Description of the task
Copy out the entries word for word, from the line with "How far from each" up to and including the line with "51.5 meters".

Spatial questions tied to pictures:
--- BEGIN ---
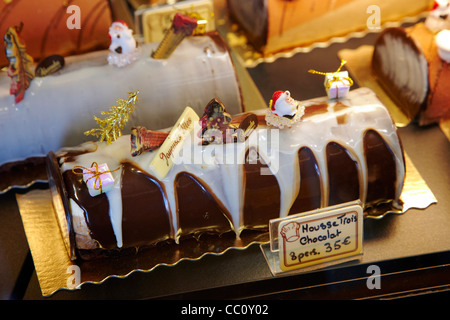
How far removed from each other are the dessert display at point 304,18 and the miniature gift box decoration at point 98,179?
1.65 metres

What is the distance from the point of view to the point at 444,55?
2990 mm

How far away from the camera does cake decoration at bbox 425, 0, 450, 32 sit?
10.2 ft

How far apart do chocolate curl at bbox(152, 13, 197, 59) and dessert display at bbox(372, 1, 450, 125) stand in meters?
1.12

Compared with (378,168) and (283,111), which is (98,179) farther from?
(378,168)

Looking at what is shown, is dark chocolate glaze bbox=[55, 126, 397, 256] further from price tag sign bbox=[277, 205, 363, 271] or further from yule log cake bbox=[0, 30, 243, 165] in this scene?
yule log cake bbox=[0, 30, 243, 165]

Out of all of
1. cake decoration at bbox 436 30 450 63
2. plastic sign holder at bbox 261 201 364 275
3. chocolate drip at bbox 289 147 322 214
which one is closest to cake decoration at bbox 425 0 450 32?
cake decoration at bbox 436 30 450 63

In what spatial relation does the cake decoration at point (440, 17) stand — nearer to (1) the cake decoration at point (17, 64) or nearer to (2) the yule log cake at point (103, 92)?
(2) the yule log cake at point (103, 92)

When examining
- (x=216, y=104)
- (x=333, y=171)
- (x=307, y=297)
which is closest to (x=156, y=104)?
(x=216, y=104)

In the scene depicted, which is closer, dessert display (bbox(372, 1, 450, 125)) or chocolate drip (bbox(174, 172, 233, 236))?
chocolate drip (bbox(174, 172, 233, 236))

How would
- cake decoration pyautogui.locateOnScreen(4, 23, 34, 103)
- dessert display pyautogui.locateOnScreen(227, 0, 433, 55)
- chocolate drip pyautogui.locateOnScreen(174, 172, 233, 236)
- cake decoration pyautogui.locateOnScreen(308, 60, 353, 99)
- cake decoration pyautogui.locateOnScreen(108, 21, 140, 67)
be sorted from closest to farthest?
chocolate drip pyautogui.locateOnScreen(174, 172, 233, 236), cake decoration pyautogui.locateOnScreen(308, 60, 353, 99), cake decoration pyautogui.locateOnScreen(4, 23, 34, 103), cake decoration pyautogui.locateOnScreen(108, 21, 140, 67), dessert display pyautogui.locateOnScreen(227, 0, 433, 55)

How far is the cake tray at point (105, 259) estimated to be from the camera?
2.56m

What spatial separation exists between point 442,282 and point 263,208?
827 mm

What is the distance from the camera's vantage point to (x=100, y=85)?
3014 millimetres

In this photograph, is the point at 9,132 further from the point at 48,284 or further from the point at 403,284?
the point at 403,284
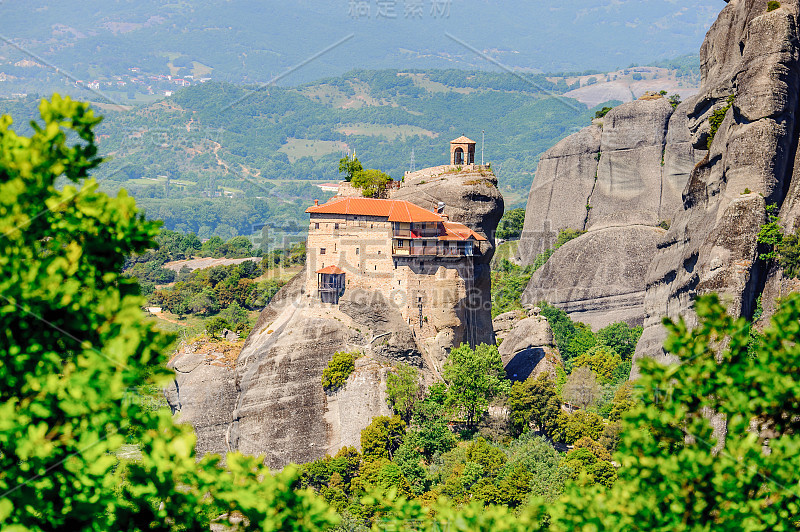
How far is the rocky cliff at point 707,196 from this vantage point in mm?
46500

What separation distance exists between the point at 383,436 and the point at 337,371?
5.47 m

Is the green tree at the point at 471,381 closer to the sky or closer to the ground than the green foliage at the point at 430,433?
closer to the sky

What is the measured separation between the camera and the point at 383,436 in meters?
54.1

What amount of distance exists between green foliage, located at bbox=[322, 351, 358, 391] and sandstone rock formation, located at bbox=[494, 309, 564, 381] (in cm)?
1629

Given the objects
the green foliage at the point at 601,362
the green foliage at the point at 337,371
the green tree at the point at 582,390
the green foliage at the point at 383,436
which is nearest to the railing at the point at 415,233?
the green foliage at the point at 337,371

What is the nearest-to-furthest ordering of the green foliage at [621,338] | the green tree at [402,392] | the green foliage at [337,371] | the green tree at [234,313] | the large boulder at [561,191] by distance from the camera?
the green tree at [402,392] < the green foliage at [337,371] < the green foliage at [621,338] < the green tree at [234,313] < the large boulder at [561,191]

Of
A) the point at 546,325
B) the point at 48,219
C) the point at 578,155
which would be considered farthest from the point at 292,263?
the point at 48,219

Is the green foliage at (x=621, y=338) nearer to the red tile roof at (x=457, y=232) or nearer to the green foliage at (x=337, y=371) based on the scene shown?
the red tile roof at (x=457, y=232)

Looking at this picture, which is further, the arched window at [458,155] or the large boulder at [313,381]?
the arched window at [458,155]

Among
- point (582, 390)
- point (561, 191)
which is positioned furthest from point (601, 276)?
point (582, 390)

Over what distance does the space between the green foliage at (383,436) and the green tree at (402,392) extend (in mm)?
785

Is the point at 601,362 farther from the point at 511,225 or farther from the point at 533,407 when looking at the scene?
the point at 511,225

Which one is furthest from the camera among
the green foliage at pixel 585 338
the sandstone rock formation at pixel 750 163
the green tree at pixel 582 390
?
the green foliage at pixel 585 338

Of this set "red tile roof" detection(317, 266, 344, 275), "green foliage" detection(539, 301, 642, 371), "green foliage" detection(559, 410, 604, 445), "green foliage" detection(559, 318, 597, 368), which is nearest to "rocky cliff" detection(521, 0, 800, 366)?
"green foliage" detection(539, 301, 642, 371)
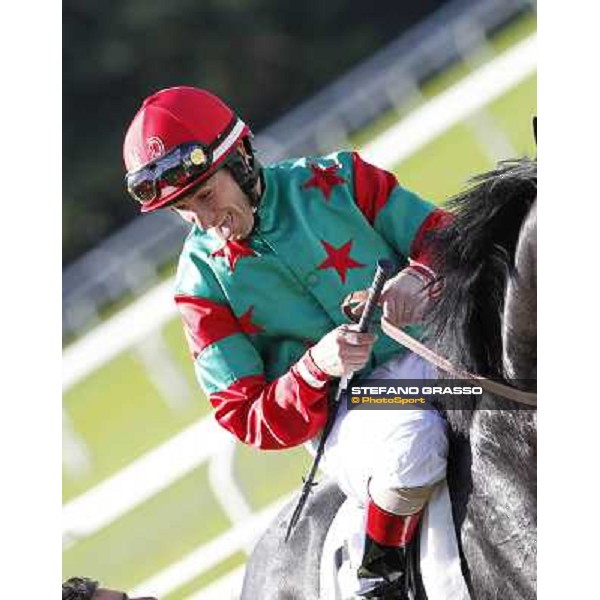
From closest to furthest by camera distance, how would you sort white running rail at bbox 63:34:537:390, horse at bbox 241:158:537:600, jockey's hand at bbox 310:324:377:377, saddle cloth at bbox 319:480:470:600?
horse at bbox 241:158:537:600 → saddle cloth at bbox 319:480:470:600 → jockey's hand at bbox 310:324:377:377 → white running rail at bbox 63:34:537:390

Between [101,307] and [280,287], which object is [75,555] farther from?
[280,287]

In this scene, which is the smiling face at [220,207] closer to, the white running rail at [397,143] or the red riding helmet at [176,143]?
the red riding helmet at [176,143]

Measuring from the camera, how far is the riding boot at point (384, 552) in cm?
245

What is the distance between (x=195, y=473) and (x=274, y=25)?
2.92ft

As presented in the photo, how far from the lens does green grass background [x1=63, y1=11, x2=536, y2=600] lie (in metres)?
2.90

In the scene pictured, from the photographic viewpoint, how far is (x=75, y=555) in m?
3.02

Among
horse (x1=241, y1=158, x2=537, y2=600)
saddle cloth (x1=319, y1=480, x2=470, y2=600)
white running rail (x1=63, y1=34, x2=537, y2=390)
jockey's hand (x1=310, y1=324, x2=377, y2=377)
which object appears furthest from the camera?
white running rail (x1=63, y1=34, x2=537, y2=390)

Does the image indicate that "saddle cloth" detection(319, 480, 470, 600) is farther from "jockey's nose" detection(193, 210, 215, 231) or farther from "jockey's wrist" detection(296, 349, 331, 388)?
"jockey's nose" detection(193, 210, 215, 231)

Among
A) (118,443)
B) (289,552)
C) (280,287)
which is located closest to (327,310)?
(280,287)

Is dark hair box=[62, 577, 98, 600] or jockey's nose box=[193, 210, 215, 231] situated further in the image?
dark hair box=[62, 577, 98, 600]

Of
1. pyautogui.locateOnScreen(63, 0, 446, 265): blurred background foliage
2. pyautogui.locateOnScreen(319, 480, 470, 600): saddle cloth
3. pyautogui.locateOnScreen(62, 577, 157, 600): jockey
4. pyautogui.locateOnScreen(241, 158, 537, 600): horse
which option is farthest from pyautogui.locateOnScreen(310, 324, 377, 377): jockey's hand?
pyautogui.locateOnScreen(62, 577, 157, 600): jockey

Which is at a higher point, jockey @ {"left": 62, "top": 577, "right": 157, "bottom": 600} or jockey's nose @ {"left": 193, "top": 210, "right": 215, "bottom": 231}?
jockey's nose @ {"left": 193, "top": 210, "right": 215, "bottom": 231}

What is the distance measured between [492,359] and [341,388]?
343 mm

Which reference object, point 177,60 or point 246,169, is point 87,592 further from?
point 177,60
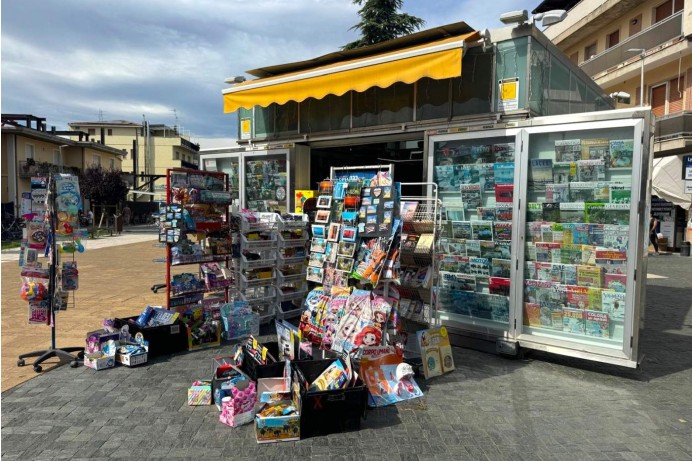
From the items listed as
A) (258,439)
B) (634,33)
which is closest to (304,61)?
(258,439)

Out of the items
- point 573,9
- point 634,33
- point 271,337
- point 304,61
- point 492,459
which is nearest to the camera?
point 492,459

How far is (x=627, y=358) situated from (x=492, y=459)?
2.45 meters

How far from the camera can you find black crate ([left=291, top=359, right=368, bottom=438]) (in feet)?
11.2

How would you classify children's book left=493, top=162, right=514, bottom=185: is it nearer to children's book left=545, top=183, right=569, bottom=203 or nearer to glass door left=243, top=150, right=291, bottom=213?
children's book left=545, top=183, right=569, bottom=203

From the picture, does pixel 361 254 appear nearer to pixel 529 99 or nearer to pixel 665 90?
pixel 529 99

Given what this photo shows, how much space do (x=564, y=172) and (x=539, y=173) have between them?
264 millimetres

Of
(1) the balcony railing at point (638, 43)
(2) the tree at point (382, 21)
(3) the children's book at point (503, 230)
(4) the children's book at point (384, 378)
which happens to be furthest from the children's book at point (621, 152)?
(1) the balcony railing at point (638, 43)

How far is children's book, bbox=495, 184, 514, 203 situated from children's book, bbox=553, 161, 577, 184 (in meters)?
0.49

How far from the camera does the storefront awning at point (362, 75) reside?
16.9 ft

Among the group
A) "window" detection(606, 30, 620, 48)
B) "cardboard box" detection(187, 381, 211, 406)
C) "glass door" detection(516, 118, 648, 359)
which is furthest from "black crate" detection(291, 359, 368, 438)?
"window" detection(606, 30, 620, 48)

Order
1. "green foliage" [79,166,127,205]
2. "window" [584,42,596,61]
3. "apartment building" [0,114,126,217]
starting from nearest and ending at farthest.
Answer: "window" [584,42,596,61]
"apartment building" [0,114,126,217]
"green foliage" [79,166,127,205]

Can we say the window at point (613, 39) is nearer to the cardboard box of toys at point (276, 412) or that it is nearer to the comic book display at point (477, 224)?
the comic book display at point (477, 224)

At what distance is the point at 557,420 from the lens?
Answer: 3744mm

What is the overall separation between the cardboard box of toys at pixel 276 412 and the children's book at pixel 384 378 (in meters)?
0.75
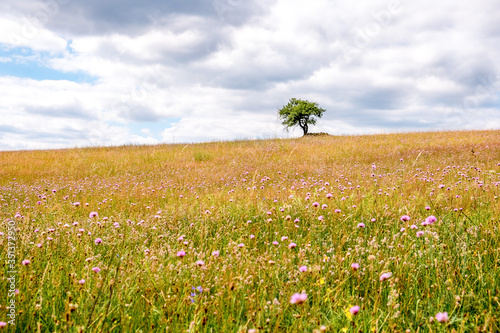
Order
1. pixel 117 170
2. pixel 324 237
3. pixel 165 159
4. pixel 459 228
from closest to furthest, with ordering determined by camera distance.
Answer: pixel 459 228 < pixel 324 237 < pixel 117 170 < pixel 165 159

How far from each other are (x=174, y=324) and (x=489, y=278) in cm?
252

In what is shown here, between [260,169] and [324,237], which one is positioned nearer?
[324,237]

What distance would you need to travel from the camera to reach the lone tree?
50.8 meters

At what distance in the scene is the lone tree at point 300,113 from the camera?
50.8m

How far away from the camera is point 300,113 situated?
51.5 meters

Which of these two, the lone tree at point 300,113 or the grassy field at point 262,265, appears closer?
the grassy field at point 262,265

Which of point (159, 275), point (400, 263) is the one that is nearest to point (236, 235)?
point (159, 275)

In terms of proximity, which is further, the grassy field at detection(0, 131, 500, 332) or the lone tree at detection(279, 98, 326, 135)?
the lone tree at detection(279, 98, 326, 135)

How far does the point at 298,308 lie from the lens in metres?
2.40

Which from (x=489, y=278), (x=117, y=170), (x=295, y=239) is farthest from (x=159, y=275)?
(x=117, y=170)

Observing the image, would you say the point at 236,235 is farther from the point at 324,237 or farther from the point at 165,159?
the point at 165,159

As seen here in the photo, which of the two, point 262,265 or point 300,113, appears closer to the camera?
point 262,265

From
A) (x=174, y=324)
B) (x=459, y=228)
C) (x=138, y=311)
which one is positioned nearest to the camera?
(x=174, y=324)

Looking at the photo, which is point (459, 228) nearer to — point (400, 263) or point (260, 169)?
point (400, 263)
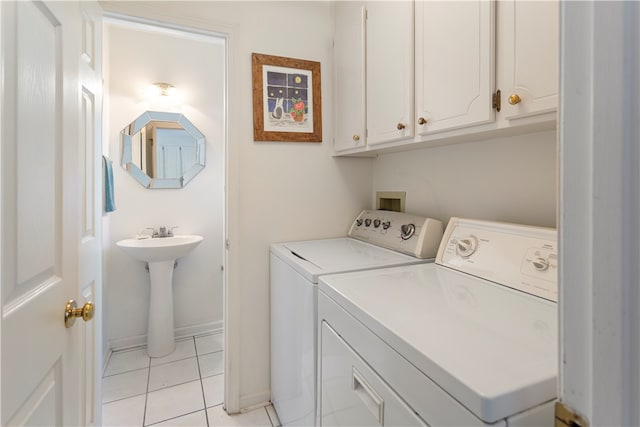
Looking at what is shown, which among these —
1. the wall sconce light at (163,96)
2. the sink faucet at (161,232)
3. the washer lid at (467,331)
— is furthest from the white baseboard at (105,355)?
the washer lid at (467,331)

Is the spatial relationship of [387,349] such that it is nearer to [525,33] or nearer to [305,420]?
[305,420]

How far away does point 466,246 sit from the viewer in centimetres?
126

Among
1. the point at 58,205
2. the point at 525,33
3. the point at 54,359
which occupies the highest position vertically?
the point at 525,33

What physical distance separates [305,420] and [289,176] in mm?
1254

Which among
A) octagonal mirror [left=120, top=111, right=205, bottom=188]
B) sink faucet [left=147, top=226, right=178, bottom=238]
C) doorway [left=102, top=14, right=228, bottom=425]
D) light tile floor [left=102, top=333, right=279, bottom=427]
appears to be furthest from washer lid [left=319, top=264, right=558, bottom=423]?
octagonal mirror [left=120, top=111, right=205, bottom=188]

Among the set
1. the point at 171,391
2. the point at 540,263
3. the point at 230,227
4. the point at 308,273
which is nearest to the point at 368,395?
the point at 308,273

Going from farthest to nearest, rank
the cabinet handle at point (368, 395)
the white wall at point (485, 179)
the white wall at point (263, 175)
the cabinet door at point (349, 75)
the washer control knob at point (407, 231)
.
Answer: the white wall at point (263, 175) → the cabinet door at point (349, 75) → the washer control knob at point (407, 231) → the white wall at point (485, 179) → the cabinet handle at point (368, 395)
--- END ---
Exercise answer
How far from each other are (x=174, y=324) and (x=489, y=278) in cm?
252

In what is shown here, between [260,169] and [324,237], which one is positioned nearer?
[324,237]

What distance would you need to travel from the camera to reach the lone tree?
50.8 meters

At what distance in the scene is the lone tree at point 300,113 from the camera?
50.8m

How far away from the camera is point 300,113 situated?
51.5 meters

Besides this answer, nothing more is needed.